今日、朝日カルチャーセンターの講座で、ウェルギリウス『アエネーイス』のいくつかの名場面を描くピエトロ・ダ・コルトーナ(1596~1669)の連作絵画の話をした。Rowlandの論文(下記【参考文献】欄に詳細あり)を参考にしながら、その興味深い点をここにメモしておきたい。

 1651年から1654年にかけて制作されたこの壮大な天井のフレスコ画(下に画像あり)は、ローマのナヴォーナ広場にあるパンフィーリ宮殿で見ることができる。ここはもともと、当時教皇を輩出するほど力をもっていたパンフィーリ家の宮殿だったが、いまは、カラヴァッジョやティツィアーノといった有名画家の作品を多数おさめる美術館となっている。

 ここで注目したいのは、ピエトロ・ダ・コルトーナの素材が『アエネーイス』であることの意味である。結論からいえば、『アエネーイス』の物語は、当時(17世紀)のローマ・カトリックの威厳を取り戻すために利用された、とみなすことができる。周知のように、16世紀の宗教改革におけるプロテスタントの登場により、人々のカトリックへの信頼度は相対的に下がることとなったわけだが、パンフィーリ家はなんとかこの状況を打破し、「新しいローマ」をつくる必要に迫られた。そこで持ち出されたのが『アエネーイス』であり、これほどちょうど良い素材は他になかっただろう。というのも、本作は、一度弱体化(というより滅亡)したトロイアーが、この国の敗残兵アエネーアースの手により、「新しいトロイアー」として生まれ変わる様子を描いたものだからである。もちろんこの「新しいトロイアー」とは、のちのローマのことであり、まさにアエネーアースは「ローマの再生」のシンボルなのだ。

 もうひとつ、当時ウェルギリウスが「イエスの誕生を予言した人物」としてイメージされていた点も忘れてはならないだろう。有名な『牧歌』第4歌において、この詩人は、世界を救う赤子について神秘的な仕方で語っている。『アエネーイス』の作者は、キリスト教の伝道師でもあるわけだ。キリスト教の立て直しをはかるパンフィーリ家が、たとえば絵画の材料提供者としてたいへんな人気を博していたオウィディウスではなく、あえてウェルギリウスを利用したのもじゅうぶんうなずける。

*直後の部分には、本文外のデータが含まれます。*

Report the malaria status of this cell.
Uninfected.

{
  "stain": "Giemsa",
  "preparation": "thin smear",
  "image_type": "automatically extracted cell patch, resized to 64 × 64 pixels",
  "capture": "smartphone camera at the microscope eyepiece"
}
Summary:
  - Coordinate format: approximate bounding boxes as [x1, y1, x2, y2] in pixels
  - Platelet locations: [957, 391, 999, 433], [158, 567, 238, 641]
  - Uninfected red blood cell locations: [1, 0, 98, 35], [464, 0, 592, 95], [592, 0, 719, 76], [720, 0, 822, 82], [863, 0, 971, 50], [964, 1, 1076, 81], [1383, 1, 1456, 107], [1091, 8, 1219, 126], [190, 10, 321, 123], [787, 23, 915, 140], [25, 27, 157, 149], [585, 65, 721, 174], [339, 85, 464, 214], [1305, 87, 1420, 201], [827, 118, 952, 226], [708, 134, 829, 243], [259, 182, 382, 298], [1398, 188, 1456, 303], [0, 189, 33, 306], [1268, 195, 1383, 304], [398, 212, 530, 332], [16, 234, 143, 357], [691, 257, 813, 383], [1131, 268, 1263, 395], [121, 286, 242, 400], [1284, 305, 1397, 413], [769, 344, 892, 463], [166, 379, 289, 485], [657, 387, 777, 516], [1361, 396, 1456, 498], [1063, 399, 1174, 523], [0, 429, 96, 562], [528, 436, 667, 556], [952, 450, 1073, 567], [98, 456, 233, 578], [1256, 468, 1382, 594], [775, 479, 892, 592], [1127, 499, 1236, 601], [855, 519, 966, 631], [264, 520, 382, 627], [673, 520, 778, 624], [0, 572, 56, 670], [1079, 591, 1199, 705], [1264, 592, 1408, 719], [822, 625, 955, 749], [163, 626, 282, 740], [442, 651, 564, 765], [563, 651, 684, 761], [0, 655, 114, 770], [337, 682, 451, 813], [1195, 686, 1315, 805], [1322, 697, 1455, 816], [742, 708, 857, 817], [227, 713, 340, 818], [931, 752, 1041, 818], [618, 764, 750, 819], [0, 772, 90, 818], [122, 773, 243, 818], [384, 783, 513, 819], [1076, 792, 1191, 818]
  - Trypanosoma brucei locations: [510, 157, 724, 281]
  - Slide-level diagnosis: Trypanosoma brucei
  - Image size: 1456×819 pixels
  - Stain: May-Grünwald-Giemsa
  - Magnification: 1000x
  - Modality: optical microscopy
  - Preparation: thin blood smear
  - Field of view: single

 この絵画作品については語るべきことがまだ数多くあるが、今回はこれで終わりにしたい(個別の図像のことはまた別の記事で取り上げるかもしれない)。

【参考文献】

Ingrid Rowland, 'Vergil and the Pamphili Family in Piazza Navona, Rome' in Joseph Farrell and Michael C. J. Putnam eds., A Companion to Vergil's Aeneid and Its Tradition (Malden, 2014), 253-269.